### [Text block]
==================================================

Weaponize toilets in Valve's hilarious short game Aperture Desk Job

Aperture Desk Job Grady showing off a weaponized toilet
(Image credit: Valve)

Valve didn't just start shipping the Steam Deck this week (some were even delivered by Gabe Newell himself). It also released a game to teach you how to use the Steam Deck's controls. It's a short game that takes maybe 30 minutes to play, and here's two bits of good news: It's great, and you don't even need a Steam Deck to play it.

Aperture Desk Job is now out on Steam for free, and as long as you have a controller you can play it right on your desktop. And you should! Despite being just a tutorial on how the Steam Deck's sticks and buttons work, it's packed with jokes, references, explosions, and best of all, new Aperture Science lore.

As a new hire at Aperture Science, your job is to test toilets. That's it. Just toilets. You're walked through the basics by a chatty personality core named Grady, voiced by one of my favourite stand-up comics, Nate Bargatze, who openly admits you have the worst job at Aperture. Pressing buttons fills the toilet tank with water, tests the seat's structural endurance with a cushion, sprays a festive bidet-like fountain, and flushes. That's all you have to do. Test toilets. One after the other. Get to work.

But this isn't a standard toilet factory, this is the ultra hazardous Aperture Science Lab where things can quickly go wrong. And they do. A small mishap involving Grady, a malfunctioning toilet, and a pipe full of live ammunition leads to a great idea for a new Aperture product: the weaponized toilet. Grady wants to develop the idea and present it to Cave Johnson, Aperture's founder, and you have more than just four buttons on your controller so you might as well put them to use. And you can definitely trust Grady! When has an Aperture personality core ever done you wrong?

(Image credit: Valve)

Even in just 30 minutes there's a lot of laughs packed into Aperture Desk Job, plenty of action (your toilets aren't the only weaponized appliances in the building), a bizarre subplot involving praying mantises, a surprising number of callback jokes, and no small amount of Aperture Science lore to absorb as you take your new invention to the boss's office. It's fun to mess around, too—when prompted to push a particular button, I didn't, leading to lots of lines from Grady I would have otherwise missed. 

Now if Valve would just actually make Portal 3, maybe we could get a game with just as much humor and fun that lasts more than a half-hour.

==================================================

### [Information]
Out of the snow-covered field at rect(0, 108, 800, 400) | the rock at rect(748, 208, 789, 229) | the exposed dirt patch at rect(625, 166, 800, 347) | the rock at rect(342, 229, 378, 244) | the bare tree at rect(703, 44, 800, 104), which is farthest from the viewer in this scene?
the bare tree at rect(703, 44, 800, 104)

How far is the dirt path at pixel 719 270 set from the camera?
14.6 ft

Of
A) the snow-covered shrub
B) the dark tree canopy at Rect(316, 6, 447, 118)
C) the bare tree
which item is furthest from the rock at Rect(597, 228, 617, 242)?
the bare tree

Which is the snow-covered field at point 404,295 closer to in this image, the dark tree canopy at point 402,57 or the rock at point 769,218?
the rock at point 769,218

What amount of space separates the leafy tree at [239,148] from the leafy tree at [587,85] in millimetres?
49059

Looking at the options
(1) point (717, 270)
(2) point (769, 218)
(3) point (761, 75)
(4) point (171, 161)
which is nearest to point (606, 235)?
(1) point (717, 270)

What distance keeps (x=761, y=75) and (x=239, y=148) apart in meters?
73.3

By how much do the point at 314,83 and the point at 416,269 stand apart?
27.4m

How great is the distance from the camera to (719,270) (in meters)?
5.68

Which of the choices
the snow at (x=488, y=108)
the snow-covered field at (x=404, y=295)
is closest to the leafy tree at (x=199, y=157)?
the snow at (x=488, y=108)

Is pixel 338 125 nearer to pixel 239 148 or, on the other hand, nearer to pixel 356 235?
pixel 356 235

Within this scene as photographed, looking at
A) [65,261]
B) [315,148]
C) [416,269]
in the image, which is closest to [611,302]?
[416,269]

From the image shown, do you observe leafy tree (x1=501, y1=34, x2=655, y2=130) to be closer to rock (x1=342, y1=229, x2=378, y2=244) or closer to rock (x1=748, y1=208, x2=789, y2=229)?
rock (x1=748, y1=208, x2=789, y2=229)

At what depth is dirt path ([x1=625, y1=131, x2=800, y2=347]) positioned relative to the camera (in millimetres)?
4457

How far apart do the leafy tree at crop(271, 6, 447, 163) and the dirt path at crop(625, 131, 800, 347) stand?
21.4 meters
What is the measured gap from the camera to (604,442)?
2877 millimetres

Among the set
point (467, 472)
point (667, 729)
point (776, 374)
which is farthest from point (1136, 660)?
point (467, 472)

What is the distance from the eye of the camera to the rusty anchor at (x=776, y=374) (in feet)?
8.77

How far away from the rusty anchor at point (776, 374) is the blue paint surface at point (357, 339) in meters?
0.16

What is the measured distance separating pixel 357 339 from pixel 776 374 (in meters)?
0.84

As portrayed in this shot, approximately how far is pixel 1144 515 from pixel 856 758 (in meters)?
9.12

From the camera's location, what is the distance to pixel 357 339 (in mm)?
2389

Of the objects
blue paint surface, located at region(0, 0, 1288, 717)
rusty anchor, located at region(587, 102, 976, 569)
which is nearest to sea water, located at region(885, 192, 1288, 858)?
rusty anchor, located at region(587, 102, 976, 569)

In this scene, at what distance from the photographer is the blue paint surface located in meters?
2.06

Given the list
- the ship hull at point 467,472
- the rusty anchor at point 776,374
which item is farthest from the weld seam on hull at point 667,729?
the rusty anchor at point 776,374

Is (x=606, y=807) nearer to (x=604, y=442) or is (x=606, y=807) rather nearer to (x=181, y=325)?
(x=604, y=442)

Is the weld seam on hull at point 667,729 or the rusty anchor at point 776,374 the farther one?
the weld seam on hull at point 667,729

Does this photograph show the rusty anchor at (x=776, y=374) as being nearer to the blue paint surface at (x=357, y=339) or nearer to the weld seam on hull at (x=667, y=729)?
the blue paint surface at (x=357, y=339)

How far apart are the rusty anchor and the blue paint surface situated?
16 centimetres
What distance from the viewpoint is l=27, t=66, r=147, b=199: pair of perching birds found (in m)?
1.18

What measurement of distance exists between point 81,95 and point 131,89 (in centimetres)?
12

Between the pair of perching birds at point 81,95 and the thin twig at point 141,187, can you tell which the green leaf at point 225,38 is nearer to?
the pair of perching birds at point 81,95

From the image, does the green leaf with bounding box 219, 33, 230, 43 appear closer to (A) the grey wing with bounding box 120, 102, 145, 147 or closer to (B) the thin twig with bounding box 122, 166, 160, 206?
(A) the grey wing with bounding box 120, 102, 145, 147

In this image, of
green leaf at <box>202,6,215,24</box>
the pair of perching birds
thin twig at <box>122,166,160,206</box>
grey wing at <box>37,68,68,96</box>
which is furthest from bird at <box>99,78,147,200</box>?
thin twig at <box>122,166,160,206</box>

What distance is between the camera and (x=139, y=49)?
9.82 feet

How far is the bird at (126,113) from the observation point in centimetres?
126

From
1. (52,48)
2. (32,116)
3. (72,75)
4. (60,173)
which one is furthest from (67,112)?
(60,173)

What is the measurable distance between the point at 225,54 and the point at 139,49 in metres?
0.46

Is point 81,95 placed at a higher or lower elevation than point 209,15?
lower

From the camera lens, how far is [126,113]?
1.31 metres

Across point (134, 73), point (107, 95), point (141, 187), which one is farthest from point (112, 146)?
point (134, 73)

==================================================

### [Try it]
Translate this sentence from the Aperture Desk Job article into Spanish: "As a new hire at Aperture Science, your job is to test toilets." The entries come from a different source than the Aperture Desk Job article.

### [Response to this task]
Como nuevo empleado de Aperture Science, tu trabajo es probar inodoros.